The civil appeals division of the Seoul Central District Court overturned a lower court's ruling handed down in 2022 that rejected Kim Han-soo's suit seeking compensation from the Japanese company on the grounds that the case's statute of limitations had expired.
In May, the appeals court ordered Mitsubishi Heavy Industries to pay 100 million won ($73,400) in compensation to Kim in a ruling that came about 80 years after he was conscripted into Japan's wartime forced labor.
Despite the court's ruling, Mitsubishi Heavy Industries is not likely to pay the compensation.
Kim said he was forced to work in a shipyard run by the Japanese firm in 1944 during Japan's 1910-45 colonial rule of the Korean Peninsula.

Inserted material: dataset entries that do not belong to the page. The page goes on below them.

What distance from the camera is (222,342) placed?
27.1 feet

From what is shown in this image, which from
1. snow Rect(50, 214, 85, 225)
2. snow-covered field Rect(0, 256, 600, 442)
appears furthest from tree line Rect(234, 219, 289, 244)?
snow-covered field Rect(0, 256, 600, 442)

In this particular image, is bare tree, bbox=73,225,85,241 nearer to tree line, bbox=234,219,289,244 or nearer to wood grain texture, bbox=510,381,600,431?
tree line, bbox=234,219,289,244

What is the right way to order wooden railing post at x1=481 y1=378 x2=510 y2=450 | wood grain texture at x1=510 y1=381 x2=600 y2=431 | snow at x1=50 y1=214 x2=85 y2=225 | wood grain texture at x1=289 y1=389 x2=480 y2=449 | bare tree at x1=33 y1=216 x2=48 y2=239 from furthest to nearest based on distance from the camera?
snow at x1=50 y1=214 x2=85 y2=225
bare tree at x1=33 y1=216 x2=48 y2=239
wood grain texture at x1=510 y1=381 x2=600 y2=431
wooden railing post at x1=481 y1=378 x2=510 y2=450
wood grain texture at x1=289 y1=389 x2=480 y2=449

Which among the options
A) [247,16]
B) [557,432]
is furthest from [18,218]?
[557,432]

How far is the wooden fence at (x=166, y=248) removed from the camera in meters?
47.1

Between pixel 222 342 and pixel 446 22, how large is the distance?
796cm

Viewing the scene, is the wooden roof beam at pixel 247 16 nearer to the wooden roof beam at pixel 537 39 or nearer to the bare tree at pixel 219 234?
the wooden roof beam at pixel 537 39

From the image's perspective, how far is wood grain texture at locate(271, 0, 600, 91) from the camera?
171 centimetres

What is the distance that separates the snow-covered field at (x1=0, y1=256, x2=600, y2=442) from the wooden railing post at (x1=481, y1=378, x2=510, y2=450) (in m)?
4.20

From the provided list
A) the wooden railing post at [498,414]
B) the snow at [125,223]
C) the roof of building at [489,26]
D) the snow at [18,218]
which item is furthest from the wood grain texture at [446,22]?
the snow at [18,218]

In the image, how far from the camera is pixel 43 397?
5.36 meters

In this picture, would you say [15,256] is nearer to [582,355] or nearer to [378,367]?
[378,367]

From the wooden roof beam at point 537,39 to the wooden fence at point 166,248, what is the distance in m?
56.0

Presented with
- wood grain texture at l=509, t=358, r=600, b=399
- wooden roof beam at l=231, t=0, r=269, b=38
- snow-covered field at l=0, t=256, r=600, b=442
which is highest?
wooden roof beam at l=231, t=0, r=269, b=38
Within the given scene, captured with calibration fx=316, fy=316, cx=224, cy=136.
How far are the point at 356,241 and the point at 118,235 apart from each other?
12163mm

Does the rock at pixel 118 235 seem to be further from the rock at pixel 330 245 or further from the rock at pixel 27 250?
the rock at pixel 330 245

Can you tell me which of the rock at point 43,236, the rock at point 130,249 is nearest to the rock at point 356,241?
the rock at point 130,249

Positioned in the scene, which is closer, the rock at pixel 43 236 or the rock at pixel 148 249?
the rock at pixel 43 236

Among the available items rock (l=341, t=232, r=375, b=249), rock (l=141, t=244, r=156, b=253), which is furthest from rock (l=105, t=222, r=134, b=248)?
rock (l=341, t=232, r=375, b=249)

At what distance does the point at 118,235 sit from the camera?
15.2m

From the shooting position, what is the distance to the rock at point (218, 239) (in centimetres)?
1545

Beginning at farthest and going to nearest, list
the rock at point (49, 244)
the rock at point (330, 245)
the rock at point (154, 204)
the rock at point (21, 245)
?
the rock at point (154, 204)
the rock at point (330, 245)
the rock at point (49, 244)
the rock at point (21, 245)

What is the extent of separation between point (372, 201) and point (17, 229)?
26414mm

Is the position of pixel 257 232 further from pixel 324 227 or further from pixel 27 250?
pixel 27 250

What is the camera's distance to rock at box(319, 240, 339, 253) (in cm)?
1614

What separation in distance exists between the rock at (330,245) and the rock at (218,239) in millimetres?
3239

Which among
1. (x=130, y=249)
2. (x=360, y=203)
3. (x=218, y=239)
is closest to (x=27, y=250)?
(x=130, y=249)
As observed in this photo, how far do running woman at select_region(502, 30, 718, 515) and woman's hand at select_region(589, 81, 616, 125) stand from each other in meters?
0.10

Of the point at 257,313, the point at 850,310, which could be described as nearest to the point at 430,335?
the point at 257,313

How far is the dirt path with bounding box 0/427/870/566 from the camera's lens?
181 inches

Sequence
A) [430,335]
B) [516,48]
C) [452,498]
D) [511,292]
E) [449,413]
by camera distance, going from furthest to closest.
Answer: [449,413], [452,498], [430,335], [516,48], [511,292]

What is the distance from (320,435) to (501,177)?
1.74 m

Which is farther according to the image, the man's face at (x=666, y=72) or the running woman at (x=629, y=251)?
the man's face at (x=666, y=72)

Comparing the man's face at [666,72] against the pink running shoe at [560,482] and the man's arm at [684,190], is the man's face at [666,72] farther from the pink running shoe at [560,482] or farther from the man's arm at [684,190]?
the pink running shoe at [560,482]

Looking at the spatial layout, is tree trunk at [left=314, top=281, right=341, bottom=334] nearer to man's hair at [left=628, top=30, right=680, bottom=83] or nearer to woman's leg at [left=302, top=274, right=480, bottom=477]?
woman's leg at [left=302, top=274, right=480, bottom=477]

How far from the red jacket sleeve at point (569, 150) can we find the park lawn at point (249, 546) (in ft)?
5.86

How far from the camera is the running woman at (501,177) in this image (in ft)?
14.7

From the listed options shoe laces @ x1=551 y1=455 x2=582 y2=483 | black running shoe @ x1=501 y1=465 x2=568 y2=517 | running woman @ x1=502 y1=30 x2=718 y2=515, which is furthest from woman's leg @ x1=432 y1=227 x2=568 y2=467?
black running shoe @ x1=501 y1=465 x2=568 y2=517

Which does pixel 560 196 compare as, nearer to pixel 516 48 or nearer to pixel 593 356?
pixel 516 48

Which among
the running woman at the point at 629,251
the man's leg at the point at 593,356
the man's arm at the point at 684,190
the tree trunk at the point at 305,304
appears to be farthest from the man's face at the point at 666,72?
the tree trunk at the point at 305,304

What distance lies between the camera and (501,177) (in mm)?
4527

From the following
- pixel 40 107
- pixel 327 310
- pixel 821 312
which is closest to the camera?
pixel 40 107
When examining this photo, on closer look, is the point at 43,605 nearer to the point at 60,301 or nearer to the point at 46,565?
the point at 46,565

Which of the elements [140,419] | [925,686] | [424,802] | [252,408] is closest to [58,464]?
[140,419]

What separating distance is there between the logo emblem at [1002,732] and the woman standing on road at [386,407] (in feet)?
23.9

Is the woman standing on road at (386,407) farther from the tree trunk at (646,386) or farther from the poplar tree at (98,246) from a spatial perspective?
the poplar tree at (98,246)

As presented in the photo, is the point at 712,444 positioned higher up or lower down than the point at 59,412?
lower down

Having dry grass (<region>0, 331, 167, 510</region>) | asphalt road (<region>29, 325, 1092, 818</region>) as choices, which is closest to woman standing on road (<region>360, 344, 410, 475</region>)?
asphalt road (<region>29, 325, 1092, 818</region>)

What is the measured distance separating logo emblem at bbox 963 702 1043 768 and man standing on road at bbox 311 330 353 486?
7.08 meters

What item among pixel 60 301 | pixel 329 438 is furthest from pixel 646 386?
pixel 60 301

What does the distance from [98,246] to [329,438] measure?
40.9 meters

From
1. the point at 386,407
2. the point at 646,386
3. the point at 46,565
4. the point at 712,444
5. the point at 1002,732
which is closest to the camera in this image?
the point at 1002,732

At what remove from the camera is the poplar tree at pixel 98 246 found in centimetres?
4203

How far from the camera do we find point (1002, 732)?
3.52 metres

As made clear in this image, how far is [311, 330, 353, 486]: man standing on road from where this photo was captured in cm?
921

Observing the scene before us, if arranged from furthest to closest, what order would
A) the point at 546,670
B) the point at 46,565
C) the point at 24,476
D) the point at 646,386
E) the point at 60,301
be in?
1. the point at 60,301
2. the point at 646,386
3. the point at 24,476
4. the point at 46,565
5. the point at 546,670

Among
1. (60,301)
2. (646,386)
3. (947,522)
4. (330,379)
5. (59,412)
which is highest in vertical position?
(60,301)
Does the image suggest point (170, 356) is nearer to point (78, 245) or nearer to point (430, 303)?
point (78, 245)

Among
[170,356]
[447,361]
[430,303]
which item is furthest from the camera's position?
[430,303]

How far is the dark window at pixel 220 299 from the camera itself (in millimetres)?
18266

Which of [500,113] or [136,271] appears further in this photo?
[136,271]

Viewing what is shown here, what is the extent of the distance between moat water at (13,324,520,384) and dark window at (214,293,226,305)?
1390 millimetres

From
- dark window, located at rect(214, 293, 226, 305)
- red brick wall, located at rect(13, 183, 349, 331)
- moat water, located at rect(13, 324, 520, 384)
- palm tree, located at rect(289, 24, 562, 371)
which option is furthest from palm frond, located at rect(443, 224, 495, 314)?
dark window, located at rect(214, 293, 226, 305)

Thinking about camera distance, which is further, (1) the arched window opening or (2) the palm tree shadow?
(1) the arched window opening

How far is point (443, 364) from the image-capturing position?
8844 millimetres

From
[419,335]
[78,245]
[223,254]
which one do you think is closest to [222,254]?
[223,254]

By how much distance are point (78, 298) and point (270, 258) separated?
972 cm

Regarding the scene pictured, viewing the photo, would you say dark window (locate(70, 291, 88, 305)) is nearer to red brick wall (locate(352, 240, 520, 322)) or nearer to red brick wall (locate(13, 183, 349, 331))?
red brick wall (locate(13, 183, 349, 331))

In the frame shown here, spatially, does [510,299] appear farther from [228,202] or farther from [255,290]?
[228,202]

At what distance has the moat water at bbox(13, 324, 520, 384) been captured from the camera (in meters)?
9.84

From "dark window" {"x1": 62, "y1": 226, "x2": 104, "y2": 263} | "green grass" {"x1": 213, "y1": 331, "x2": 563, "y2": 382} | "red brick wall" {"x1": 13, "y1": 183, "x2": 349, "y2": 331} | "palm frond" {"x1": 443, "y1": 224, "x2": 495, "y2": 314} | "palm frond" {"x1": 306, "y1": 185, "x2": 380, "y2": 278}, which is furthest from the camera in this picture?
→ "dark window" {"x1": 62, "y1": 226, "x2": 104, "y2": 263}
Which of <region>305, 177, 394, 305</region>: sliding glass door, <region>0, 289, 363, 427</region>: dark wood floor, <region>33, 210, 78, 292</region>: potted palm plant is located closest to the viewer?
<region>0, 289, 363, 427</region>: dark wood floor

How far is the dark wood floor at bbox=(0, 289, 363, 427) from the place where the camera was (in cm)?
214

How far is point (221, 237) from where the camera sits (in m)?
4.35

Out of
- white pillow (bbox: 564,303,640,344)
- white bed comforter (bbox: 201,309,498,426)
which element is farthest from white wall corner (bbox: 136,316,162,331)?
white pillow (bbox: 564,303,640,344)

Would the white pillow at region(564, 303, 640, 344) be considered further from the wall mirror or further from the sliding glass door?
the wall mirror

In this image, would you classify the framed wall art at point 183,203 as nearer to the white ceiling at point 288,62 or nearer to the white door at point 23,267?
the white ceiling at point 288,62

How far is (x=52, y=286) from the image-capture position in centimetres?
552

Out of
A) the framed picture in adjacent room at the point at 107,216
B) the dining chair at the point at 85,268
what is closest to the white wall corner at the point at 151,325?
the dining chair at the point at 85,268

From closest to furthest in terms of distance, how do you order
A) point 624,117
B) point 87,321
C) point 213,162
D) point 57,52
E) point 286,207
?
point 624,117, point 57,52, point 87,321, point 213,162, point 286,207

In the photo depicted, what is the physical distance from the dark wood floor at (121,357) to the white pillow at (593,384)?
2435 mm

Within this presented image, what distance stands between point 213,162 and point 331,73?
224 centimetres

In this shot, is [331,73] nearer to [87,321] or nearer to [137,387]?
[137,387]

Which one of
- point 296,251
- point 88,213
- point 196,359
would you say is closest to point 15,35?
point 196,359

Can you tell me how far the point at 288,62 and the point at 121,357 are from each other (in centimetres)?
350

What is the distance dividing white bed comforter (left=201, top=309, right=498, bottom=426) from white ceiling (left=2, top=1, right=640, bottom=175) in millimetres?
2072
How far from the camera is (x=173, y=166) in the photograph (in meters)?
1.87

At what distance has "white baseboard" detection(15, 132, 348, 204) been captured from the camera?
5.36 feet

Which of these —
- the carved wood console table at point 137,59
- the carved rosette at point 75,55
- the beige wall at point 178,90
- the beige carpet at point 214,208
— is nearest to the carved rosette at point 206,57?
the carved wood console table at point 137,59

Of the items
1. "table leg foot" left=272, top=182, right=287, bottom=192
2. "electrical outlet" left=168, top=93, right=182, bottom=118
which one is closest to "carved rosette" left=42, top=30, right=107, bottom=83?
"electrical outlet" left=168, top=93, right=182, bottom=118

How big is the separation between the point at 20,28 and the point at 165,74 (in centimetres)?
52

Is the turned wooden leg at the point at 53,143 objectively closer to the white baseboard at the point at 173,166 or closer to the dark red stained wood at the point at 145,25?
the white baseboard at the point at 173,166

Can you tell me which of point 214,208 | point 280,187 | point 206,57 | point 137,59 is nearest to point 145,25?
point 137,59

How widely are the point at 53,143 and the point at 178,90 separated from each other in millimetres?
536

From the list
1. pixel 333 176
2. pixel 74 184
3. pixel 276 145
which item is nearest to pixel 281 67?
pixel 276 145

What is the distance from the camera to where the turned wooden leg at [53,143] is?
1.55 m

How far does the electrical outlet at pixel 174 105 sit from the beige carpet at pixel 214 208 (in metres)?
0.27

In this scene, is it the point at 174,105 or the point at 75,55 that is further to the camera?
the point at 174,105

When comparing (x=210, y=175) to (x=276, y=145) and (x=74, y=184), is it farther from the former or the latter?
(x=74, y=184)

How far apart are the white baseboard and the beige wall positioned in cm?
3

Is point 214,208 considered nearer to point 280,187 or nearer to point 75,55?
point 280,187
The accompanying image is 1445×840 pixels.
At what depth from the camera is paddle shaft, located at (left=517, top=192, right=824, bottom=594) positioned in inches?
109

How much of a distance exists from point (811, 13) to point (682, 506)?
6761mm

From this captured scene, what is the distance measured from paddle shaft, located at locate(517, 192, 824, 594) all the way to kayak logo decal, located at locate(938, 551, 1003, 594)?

In 2022, the lower court ruled against Kim on the grounds that he filed a damages suit in 2015, three years after the Supreme Court acknowledged the legal right to claim damages by Korean victims of Japan's forced labor for the first time.
According to civil law, the legal right to claim damages expires three years after the victim discovers the harm and identifies the offender.
But the appeals court ruled in favor of Kim, judging that the statute of limitations related to forced labor-related damages suits should be calculated based on a separate 2018 ruling by the Supreme Court, not by the top court's 2012 ruling.
In 2018, the Supreme Court ordered Japanese firms to compensate Korean victims of Tokyo's forced labor in a landmark ruling. But Japan has claimed all such reparation issues were settled under a 1965 treaty to normalize bilateral relations.